Hey movement! Here are some thoughts on both Parashat Shemot from last week and Parashat Vaera from this week!

In Shemot and Vaera, memory is a centerpiece of Moses’s story. The Exodus narrative describes Moses’s birth to an Israelite family, then shifts to his Egyptian childhood in Pharoah’s home. After killing an Egyptian worker for beating an Israelite slave, Moses flees to Midian. At this point, Moses leaves behind his former identities as Israelite and Egyptian, and immerses himself in Midianite culture. It isn’t until Moses stumbles upon a burning bush radiating G-D’s presence that Moses is shaken with the memory of his previous life. Moses remembers the Israelites and his life back in Egypt.
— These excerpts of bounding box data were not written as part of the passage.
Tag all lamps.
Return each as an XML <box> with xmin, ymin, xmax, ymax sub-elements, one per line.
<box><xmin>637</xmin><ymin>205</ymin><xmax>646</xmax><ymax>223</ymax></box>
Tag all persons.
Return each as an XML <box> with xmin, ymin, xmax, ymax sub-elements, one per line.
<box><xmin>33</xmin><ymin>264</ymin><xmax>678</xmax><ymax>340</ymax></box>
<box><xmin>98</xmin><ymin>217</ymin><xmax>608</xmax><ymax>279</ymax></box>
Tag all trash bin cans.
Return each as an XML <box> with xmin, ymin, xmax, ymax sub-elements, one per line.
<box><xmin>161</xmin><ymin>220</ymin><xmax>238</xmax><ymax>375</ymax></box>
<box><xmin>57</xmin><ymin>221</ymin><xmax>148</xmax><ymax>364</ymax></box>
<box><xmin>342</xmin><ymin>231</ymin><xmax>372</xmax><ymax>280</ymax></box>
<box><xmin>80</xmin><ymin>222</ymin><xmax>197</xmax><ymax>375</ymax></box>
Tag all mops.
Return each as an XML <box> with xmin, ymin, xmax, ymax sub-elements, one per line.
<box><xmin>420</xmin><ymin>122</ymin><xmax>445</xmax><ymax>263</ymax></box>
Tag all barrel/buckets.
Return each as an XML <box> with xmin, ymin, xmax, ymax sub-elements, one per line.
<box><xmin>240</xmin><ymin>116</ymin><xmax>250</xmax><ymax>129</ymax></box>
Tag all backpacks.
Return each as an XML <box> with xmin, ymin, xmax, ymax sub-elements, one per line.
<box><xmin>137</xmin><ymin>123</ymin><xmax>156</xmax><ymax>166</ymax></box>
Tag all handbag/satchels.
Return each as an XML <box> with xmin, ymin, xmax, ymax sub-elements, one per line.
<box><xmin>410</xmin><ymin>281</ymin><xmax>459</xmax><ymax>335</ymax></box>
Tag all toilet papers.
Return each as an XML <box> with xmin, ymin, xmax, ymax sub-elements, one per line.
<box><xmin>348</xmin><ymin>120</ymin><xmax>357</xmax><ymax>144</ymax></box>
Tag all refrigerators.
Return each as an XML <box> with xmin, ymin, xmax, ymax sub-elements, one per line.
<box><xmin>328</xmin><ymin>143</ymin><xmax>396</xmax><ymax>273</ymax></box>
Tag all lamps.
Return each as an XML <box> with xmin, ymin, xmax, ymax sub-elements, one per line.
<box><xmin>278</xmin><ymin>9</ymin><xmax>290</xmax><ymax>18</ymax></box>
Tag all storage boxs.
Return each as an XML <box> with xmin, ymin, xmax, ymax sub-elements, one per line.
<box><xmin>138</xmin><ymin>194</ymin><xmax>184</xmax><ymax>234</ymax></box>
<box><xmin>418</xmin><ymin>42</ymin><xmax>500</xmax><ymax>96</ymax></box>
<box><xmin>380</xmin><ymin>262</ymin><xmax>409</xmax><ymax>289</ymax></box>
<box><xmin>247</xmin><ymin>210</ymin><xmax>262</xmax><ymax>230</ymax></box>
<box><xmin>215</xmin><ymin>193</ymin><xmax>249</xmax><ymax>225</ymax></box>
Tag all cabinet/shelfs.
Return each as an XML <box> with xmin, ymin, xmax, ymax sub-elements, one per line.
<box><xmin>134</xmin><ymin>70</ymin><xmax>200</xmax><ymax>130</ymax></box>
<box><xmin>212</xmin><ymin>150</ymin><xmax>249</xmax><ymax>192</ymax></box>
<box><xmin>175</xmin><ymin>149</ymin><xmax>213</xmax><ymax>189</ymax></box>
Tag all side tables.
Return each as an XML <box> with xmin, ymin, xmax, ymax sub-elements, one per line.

Deciding to take responsibility over the Israelites, Moses chooses to return to Egypt and appeal to pharaoh to let his people go.

Moses’s appeal to pharaoh is rejected, and the writers of the bible describe the ten plagues as a method through which G-D attempts to prove superiority to pharaoh and his Egyptian gods. With each plague hurled at pharaoh and his people, the Egyptians fail to conjure a comparable plague and ultimately announce that the G-D of the Israelites is most powerful. Here, the writers of the bible remember G-D’s greatness as the ultimate truth, and G-D’s quest to release the Israelites from “cruel bondage” as victorious. Later, however, this memory is changed. In Parashat Be-Ha’alotekha, the Israelites—now freed from slavery and out on the 40 year journey to the promised land—suffer from hunger and cry out “We remember the fish we used to eat free in Egypt, the cucumbers, the melons, the leeks, the onions, and the garlic.” The memory of a noble G-D who freed the poor Israelites from ruthless oppression is twisted to one of a spiteful G-D forcing the Israelites to leave their Egyptian haven. A very different memory indeed.